◆ **REQUIREMENT**:
A word-for-word copy of the entries is the only acceptable reply.

*** EXTRACTED RECORDS

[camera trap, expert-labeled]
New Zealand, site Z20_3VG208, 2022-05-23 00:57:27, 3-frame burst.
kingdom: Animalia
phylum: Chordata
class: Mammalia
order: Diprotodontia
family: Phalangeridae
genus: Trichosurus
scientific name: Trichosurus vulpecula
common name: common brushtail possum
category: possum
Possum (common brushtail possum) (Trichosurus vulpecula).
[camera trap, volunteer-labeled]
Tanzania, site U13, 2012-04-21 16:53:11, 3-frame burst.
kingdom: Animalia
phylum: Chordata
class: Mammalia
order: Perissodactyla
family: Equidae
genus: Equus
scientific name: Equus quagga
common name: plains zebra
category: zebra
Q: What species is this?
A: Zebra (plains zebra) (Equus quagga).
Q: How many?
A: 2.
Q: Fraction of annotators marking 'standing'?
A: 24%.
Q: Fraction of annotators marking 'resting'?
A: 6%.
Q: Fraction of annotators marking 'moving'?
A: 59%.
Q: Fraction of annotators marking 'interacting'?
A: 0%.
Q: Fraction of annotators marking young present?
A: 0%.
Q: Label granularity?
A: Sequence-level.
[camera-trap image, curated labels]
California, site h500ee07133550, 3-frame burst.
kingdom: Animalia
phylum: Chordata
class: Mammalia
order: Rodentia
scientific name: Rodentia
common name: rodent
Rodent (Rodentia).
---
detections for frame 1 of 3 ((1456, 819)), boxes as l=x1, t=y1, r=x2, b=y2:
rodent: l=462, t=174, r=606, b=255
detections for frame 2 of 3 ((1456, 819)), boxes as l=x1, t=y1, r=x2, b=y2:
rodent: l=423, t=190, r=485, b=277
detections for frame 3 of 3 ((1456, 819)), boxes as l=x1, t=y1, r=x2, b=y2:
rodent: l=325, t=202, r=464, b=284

******

◆ **ANSWER BOX**:
[camera trap, expert-labeled]
New Zealand, site Z20_3VG208, 2022-05-23 00:57:27, 3-frame burst.
kingdom: Animalia
phylum: Chordata
class: Mammalia
order: Diprotodontia
family: Phalangeridae
genus: Trichosurus
scientific name: Trichosurus vulpecula
common name: common brushtail possum
category: possum
Possum (common brushtail possum) (Trichosurus vulpecula).
[camera trap, volunteer-labeled]
Tanzania, site U13, 2012-04-21 16:53:11, 3-frame burst.
kingdom: Animalia
phylum: Chordata
class: Mammalia
order: Perissodactyla
family: Equidae
genus: Equus
scientific name: Equus quagga
common name: plains zebra
category: zebra
Q: What species is this?
A: Zebra (plains zebra) (Equus quagga).
Q: How many?
A: 2.
Q: Fraction of annotators marking 'standing'?
A: 24%.
Q: Fraction of annotators marking 'resting'?
A: 6%.
Q: Fraction of annotators marking 'moving'?
A: 59%.
Q: Fraction of annotators marking 'interacting'?
A: 0%.
Q: Fraction of annotators marking young present?
A: 0%.
Q: Label granularity?
A: Sequence-level.
[camera-trap image, curated labels]
California, site h500ee07133550, 3-frame burst.
kingdom: Animalia
phylum: Chordata
class: Mammalia
order: Rodentia
scientific name: Rodentia
common name: rodent
Rodent (Rodentia).
---
detections for frame 1 of 3 ((1456, 819)), boxes as l=x1, t=y1, r=x2, b=y2:
rodent: l=462, t=174, r=606, b=255
detections for frame 2 of 3 ((1456, 819)), boxes as l=x1, t=y1, r=x2, b=y2:
rodent: l=423, t=190, r=485, b=277
detections for frame 3 of 3 ((1456, 819)), boxes as l=x1, t=y1, r=x2, b=y2:
rodent: l=325, t=202, r=464, b=284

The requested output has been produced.